Directions:
a. In the DCP treatment text, what is the lowest DCP strength applied during the second stage?
b. Rewrite the DCP treatment text between "In some cases" and "of the scalp).", inclusive, changing "tissue" to "cloth".
c. Continue the DCP treatment text from where it stops.

Text excerpt:
******************************
In some cases there is no response and the process of 2% DCP application is repeated a week later. If you do not respond to the second application then DCP treatment may not be appropriate for you.
You are advised to keep the area covered for 48 hours, for example by using a scarf, hat, wig or your existing hair. This is so that the DCP is not exposed to light as this destroys the DCP. After 48 hours, you should wipe off the DCP with a wet tissue before showering. You should repeat this care after each application of DCP.
The second stage of treatment (titration)
After sensitisation the lowest DCP strength (0.001%) is applied to areas of alopecia on your scalp (maximum of 50% of the scalp).
This process may be repeated weekly with increasing strength of DCP (this is called titration) until a desired response is achieved (this is a 36 to 48 hour response of itchy, slightly pink skin).
The third stage of treatment (therapy/treatment)
You are now ready to have all areas of alopecia treated with DCP at the right strength for you. The extent of DCP application will be decided on an individual basis depending on the amount of hair loss you have and the response you had to the titrating doses.
******************************
Information given:
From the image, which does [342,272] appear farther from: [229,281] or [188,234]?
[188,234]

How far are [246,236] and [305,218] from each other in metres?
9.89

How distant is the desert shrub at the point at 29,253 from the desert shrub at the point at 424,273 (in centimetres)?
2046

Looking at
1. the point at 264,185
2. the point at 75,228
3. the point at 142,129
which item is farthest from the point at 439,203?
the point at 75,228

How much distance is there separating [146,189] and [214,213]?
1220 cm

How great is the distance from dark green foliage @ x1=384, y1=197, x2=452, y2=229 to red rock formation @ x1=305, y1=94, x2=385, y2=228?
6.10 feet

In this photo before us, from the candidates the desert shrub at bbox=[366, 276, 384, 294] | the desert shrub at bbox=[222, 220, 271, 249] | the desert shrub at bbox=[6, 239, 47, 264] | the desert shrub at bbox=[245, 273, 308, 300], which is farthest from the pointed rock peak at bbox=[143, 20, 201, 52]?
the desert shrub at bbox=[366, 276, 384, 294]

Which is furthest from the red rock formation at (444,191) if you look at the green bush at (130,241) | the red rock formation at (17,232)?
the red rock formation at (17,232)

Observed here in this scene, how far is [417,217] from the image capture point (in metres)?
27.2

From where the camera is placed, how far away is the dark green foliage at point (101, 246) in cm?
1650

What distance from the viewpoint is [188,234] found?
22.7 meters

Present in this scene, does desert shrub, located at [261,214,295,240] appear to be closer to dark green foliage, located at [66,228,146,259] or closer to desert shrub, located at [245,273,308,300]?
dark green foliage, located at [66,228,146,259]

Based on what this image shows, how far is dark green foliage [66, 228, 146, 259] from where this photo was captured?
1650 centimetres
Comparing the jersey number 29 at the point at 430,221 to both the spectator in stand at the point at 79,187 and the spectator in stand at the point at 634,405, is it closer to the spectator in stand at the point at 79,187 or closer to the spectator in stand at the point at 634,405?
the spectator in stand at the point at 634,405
******************************
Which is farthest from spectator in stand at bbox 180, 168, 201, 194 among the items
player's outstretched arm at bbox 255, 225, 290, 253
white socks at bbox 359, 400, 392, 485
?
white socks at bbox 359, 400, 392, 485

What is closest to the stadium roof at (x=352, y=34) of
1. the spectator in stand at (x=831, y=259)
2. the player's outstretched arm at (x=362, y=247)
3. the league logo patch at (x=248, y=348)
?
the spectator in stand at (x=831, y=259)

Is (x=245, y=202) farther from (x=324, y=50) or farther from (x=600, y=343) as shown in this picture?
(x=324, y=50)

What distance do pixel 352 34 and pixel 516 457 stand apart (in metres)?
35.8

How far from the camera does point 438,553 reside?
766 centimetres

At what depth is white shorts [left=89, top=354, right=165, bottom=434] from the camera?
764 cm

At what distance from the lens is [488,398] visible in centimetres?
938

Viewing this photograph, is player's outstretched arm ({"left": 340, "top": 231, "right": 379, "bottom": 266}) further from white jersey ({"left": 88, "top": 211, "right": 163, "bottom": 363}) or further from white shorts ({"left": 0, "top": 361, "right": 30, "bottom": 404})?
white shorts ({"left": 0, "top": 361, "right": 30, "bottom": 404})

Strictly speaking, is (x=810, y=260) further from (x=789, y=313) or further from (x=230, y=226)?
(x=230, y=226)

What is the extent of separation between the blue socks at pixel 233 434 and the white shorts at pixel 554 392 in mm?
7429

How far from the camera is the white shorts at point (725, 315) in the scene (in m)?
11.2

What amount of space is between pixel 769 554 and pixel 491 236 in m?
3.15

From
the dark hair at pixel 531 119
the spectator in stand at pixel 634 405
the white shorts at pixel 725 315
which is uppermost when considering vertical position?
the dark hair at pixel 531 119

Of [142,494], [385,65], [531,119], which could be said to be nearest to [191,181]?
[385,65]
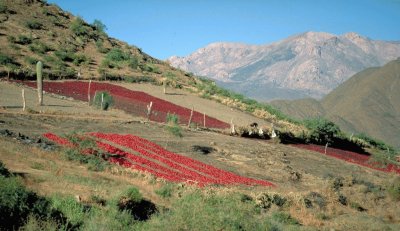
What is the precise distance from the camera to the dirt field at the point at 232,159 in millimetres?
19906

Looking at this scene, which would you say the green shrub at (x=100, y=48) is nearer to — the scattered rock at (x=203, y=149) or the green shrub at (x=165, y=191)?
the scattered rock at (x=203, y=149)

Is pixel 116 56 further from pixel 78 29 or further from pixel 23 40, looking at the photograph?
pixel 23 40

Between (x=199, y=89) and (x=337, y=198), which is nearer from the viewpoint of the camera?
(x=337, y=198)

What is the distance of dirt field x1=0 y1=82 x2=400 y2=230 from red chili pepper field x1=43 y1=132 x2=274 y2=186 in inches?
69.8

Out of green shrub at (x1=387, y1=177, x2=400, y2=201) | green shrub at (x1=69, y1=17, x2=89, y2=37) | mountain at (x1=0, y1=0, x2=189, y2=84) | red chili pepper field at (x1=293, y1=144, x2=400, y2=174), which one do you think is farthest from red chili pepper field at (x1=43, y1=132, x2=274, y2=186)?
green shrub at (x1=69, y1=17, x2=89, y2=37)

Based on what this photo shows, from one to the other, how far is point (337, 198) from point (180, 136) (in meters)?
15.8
******************************
Responses:
a. 0.001%

b.
In some cases there is no response and the process of 2% DCP application is repeated a week later. If you do not respond to the second application then DCP treatment may not be appropriate for you.
You are advised to keep the area covered for 48 hours, for example by using a scarf, hat, wig or your existing hair. This is so that the DCP is not exposed to light as this destroys the DCP. After 48 hours, you should wipe off the DCP with a wet cloth before showering. You should repeat this care after each application of DCP.
The second stage of treatment (titration)
After sensitisation the lowest DCP strength (0.001%) is applied to areas of alopecia on your scalp (maximum of 50% of the scalp).

c.
Normally, areas of alopecia are treated on a weekly basis. However treatments may need to be adjusted depending on the severity of the response.
Possible side effects
You may experience one or more possible side effects to the DCP treatment. These are listed below together with how we will manage them if they occur:
- Intense itching and/or redness of the treated areas. These areas may need a daily application of a topical steroid cream which will be prescribed. This can be applied with your fingers once the DCP has been washed off.
- Dry scaly skin on treated areas. You will be given a cream, also known as an emollient, to apply at least twice a day to the dry patches.
- Eczema or deterioration of existing eczema. A prescription for a topical steroid cream or oral steroids and an emollient will be provided. Your consultant will discuss your treatment with you and it may be decided that DCP is unsuitable.
- Swelling/tenderness of lymph glands in the neck or base of your skull. If this continues, the DCP concentration may be reduced or used less often.
- Vitiligo - loss of the dark colour of the skin called pigmentation, to treated areas. This is more common in people with dark skin. It is important that you are aware of this risk before starting the DCP treatment and that vitiligo may be permanent. If at any point during the treatment this becomes a problem the DCP can be stopped.
- Hyperpigmentation - darkening of the skin in treated areas. If this happens you will be informed and you will have the option to stop the treatment.
- Fever or flu like symptoms - these usually resolve in 24 to 48 hours but you should drink plenty of fluids and take pain relief such as paracetamol (follow the instructions in the packet). Please discuss your symptoms with the nurse or consultant at your next appointment.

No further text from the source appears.